Exercise description.
All of the material below is to be retyped exactly.

Material shown.
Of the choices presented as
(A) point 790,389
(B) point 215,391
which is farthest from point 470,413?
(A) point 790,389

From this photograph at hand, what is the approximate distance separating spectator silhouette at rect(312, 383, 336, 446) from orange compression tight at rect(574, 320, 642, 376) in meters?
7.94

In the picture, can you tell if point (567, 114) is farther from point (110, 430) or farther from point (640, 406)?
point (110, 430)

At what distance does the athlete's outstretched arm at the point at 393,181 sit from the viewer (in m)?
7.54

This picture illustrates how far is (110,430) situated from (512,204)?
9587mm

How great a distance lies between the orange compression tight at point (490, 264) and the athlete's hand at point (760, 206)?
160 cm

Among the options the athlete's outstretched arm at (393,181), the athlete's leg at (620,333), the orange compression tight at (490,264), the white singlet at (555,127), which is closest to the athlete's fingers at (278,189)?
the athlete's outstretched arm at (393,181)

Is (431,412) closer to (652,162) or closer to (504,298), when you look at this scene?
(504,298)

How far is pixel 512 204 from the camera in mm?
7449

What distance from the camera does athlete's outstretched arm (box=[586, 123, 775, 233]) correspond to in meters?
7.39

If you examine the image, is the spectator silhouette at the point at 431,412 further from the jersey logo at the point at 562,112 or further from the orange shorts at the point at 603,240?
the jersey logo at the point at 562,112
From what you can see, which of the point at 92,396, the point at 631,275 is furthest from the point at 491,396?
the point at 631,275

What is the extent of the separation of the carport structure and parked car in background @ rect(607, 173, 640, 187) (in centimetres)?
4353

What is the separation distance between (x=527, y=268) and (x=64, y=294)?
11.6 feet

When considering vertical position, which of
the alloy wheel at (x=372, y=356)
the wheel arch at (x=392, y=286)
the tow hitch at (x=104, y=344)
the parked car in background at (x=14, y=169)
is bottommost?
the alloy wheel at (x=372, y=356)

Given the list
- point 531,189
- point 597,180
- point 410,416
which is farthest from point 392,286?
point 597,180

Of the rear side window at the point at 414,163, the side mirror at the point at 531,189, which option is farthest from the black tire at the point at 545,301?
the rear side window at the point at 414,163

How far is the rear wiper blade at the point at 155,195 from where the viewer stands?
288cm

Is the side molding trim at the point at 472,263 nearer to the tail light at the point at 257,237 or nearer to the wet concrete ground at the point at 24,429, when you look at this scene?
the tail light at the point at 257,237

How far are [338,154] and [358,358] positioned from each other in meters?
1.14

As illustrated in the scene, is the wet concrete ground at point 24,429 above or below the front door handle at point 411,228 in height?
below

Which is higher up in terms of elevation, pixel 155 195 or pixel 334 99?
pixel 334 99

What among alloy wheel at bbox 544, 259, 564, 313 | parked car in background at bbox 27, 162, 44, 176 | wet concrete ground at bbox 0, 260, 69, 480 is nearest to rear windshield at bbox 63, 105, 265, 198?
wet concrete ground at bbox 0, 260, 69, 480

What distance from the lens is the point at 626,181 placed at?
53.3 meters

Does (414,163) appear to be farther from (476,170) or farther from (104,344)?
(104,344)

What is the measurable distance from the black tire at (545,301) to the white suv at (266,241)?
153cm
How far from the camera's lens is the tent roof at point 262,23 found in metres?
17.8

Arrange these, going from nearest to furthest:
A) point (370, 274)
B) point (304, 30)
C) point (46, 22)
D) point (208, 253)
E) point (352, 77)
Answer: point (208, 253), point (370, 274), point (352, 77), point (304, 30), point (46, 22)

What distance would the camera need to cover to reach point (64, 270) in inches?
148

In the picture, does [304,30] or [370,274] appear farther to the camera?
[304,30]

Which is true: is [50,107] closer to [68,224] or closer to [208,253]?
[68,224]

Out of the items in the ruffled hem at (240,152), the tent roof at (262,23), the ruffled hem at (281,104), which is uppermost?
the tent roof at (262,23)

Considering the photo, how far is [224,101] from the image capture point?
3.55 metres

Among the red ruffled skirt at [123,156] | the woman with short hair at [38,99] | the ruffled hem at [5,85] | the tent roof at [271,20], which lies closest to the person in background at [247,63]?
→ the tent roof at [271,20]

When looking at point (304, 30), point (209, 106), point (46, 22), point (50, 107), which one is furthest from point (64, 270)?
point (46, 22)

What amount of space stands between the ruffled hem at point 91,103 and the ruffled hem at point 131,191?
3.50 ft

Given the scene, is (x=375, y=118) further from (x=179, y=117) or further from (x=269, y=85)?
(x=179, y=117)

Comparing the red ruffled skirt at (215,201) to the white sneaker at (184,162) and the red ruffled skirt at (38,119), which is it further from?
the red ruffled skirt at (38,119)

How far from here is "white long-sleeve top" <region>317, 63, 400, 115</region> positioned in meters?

Completed exercise.
Of the choices presented as
(A) point 790,389
(B) point 215,391
which is farthest from point 470,413?
(A) point 790,389

From this photograph at hand, what is the approximate distance separating spectator silhouette at rect(312, 383, 336, 446) from orange compression tight at rect(574, 320, 642, 376) in meters?
7.94

In the picture, can you tell if point (567, 114) is farther from point (110, 430) or farther from point (640, 406)?
point (110, 430)

At what distance does the athlete's outstretched arm at the point at 393,181 sit from the viewer (in m)?
7.54

This picture illustrates how far is (110,430) situated from (512,204)?
9587mm

How great a distance lies between the orange compression tight at point (490, 264) and the athlete's hand at point (760, 206)?
160 cm

Among the options the athlete's outstretched arm at (393,181), the athlete's leg at (620,333), the orange compression tight at (490,264), the white singlet at (555,127), which is closest to the athlete's fingers at (278,189)?
the athlete's outstretched arm at (393,181)

Is (431,412) closer to (652,162) or closer to (504,298), when you look at this scene?
(504,298)

How far is pixel 512 204 from the camera in mm?
7449

What distance from the camera does athlete's outstretched arm (box=[586, 123, 775, 233]) correspond to in meters?
7.39

If you examine the image, is the spectator silhouette at the point at 431,412 further from the jersey logo at the point at 562,112 or further from the orange shorts at the point at 603,240?
the jersey logo at the point at 562,112
From what you can see, which of the point at 92,396, the point at 631,275 is furthest from the point at 491,396?
the point at 631,275

What is the extent of the separation of the carport structure and parked car in background @ rect(607, 173, 640, 187) (in centimetres)?
4353

What is the separation distance between (x=527, y=268) and (x=64, y=294)?
11.6 feet

When considering vertical position, which of
the alloy wheel at (x=372, y=356)
the wheel arch at (x=392, y=286)
the tow hitch at (x=104, y=344)
the parked car in background at (x=14, y=169)
is bottommost?
the alloy wheel at (x=372, y=356)

Given the list
- point 531,189
- point 597,180
- point 410,416
which is farthest from point 392,286?
point 597,180

Of the rear side window at the point at 414,163, the side mirror at the point at 531,189, which option is farthest from the black tire at the point at 545,301?
the rear side window at the point at 414,163

How far is the rear wiper blade at the point at 155,195 from where the viewer stands?
288cm

Is the side molding trim at the point at 472,263 nearer to the tail light at the point at 257,237 or nearer to the wet concrete ground at the point at 24,429, when you look at this scene?
the tail light at the point at 257,237

How far are [338,154] and [358,358] positioned from each other in meters?
1.14

As illustrated in the scene, is the wet concrete ground at point 24,429 above or below the front door handle at point 411,228 in height?
below

Which is higher up in terms of elevation, pixel 155 195 or pixel 334 99?
pixel 334 99

What among alloy wheel at bbox 544, 259, 564, 313 | parked car in background at bbox 27, 162, 44, 176 | wet concrete ground at bbox 0, 260, 69, 480 is nearest to rear windshield at bbox 63, 105, 265, 198?
wet concrete ground at bbox 0, 260, 69, 480

What distance from the lens is the point at 626,181 placed at?
53.3 meters

Does (414,163) appear to be farther from (476,170) or farther from (104,344)?
(104,344)

What is the measurable distance from the black tire at (545,301) to the white suv at (266,241)?
153cm
How far from the camera's lens is the tent roof at point 262,23 found in metres?
17.8

Arrange these, going from nearest to furthest:
A) point (370, 274)
B) point (304, 30)
C) point (46, 22)
D) point (208, 253)
E) point (352, 77)
Answer: point (208, 253), point (370, 274), point (352, 77), point (304, 30), point (46, 22)

What distance would the camera need to cover to reach point (64, 270) in inches?
148

In the picture, does [304,30] or [370,274] appear farther to the camera?
[304,30]

Which is true: is [50,107] closer to [68,224] or closer to [208,253]?
[68,224]

Out of the items in the ruffled hem at (240,152), the tent roof at (262,23), the ruffled hem at (281,104), which is uppermost?
the tent roof at (262,23)

Considering the photo, how far is [224,101] from the image capture point?
3.55 metres

Among the red ruffled skirt at [123,156] | the woman with short hair at [38,99] | the ruffled hem at [5,85] | the tent roof at [271,20], which lies closest to the person in background at [247,63]?
→ the tent roof at [271,20]

When looking at point (304, 30), point (209, 106), point (46, 22), point (50, 107), which one is furthest from point (64, 270)?
point (46, 22)

What amount of space stands between the ruffled hem at point 91,103 and the ruffled hem at point 131,191?
3.50 ft

Given the scene, is (x=375, y=118) further from (x=179, y=117) or further from (x=269, y=85)?
(x=179, y=117)

Comparing the red ruffled skirt at (215,201) to the white sneaker at (184,162) and the red ruffled skirt at (38,119), which is it further from?
the red ruffled skirt at (38,119)

How far from here is "white long-sleeve top" <region>317, 63, 400, 115</region> positioned in meters?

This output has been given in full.